The captain finally replied, “You’re a lucky dog,” and walked away. Before the end of the voyage, he became a rejoicing believer in Jesus Christ.[4]
One man who had this gift was C. T. Studd. His biography contains a beautiful story. His father was extremely wealthy. He was to inherit a substantial amount of money—several hundred thousand dollars. This took place in the 1880s, and at that time it amounted to more than £29,000. The following is what the biography says:
“So far as he could judge, his inheritance was £29,000. But in order to leave margin for error, he decided to start by giving £25,000. One memorable day, January 13, 1887, he sent off four cheques of £5,000 each, and five of £l,000. As cooly and deliberately as a business man invests in some ‘gilt-edged’ securities, as being both safe and yielding good interest, so C. T. invested in the Bank of Heaven. This was no fool’s plunge on his part. It was his public testimony before God and man that he believed God’s Word to be the surest thing on earth, and that the hundredfold interest which God has promised in this life, not to speak of the next, is an actual reality for those who believe it and act on it.

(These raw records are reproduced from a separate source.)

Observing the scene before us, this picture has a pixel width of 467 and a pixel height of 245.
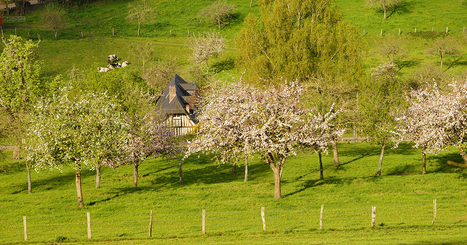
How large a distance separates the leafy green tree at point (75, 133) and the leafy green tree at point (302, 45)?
20.1 meters

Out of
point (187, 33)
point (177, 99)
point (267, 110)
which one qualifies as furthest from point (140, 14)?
point (267, 110)

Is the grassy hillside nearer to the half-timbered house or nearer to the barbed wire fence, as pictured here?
the half-timbered house

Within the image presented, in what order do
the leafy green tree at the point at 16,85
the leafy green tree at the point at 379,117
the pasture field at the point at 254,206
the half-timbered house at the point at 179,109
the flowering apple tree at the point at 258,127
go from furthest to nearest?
the half-timbered house at the point at 179,109
the leafy green tree at the point at 16,85
the leafy green tree at the point at 379,117
the flowering apple tree at the point at 258,127
the pasture field at the point at 254,206

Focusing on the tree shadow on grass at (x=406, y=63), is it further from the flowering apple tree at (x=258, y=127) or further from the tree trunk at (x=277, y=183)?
the flowering apple tree at (x=258, y=127)

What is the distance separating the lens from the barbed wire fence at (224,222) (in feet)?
81.5

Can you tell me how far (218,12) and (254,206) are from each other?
10591 centimetres

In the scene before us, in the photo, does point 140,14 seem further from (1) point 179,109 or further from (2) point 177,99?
(1) point 179,109

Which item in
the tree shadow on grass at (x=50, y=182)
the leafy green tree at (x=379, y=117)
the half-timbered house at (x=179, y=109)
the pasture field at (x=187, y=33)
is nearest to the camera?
the leafy green tree at (x=379, y=117)

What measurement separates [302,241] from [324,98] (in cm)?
2570

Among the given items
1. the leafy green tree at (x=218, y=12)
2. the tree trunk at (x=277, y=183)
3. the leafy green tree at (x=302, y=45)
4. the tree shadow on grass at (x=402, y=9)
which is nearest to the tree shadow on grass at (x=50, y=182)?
the leafy green tree at (x=302, y=45)

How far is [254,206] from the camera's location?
31484mm

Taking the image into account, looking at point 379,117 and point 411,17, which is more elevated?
point 411,17

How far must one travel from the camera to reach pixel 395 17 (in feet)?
395

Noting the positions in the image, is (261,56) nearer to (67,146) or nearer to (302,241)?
(67,146)
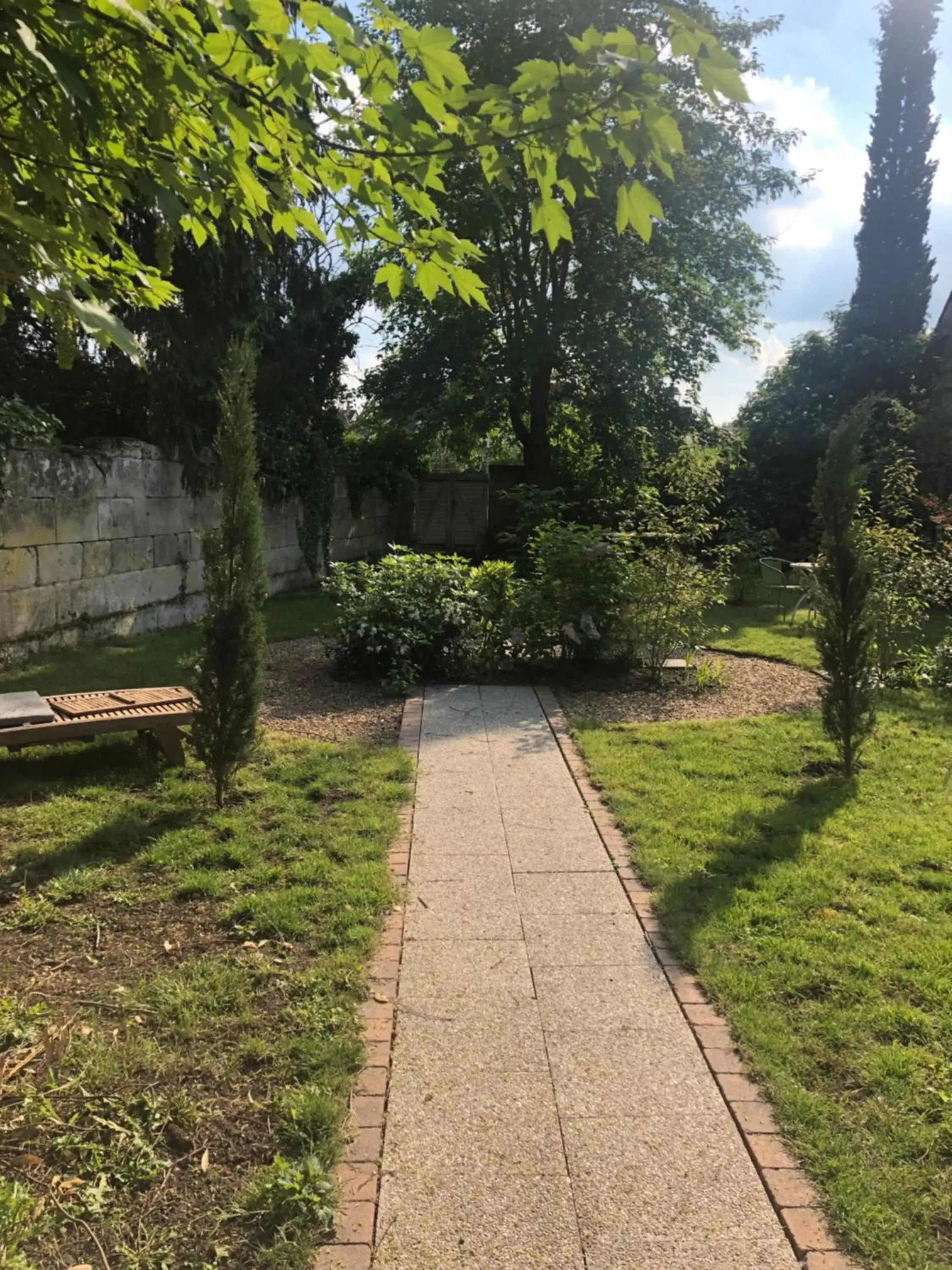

“He sent £5,000 to Mr. Moody, expressing the hope that he would be able to start some Gospel work at Tirhoot in North India, where his father had made his fortune. Moody hoped to carry this out, but was unable to, and instead used the money to start the famous Moody Bible Institute in Chicago, writing, ‘I will do the next best thing and open a Training School with it, from which men and women will go to all parts of the world to evangelize.‘[5]
English missionary to China, India, and Africa
Son of a wealthy plantation owner who had been converted under D. L. Moody, Studd was educated at Eton and Trinity College, Cambridge, where he won fame as an all–England cricketer. Influenced by his father, he volunteered for missionary service; and as one of the “Cambridge Seven,” he helped to lay the foundation of the Student Volunteer Movement, with its special interest in recruiting college students as foreign missionaries. In 1885 Studd sailed for China under the auspices of the China Inland Mission. Giving away the fortune he had inherited, he sought to live in native Chinese fashion. In 1900 he went to India, where he served as minister of the Union Church of Ootacamund in southern India. Ill health compelled him to give up this work in 1906; but in 1910, contrary to medical advice, he sailed for central Africa, where he labored until his death. In 1912 he founded the Heart of Africa Mission, which later became the Worldwide Evangelization Crusade, taking as its watchword “the evangelization of every part of the unevangelized world in the shortest possible time.”[6]
[1]10,000 Sermon Illustrations, electronic ed. (Dallas: Biblical Studies Press, 2000).
[2]10,000 Sermon Illustrations, electronic ed. (Dallas: Biblical Studies Press, 2000).
[3]Paul Lee Tan, Encyclopedia of 7700 Illustrations : A Treasury of Illustrations, Anecdotes, Facts and Quotations for Pastors, Teachers and Christian Workers (Garland TX: Bible Communications, 1996, c1979).
[4]Robert J. Morgan, Nelson's Complete Book of Stories, Illustrations, and Quotes, electronic ed. (Nashville: Thomas Nelson Publishers, 2000), 499.
[5]John MacArthur, Spiritual Gifts, Includes Index. (Chicago: Moody Press, 1983).
[6]J. D. Douglas, Philip Wesley Comfort and Donald Mitchell, Who's Who in Christian History, Illustrated Lining Papers. (Wheaton, Ill.: Tyndale House, 1997, c1992).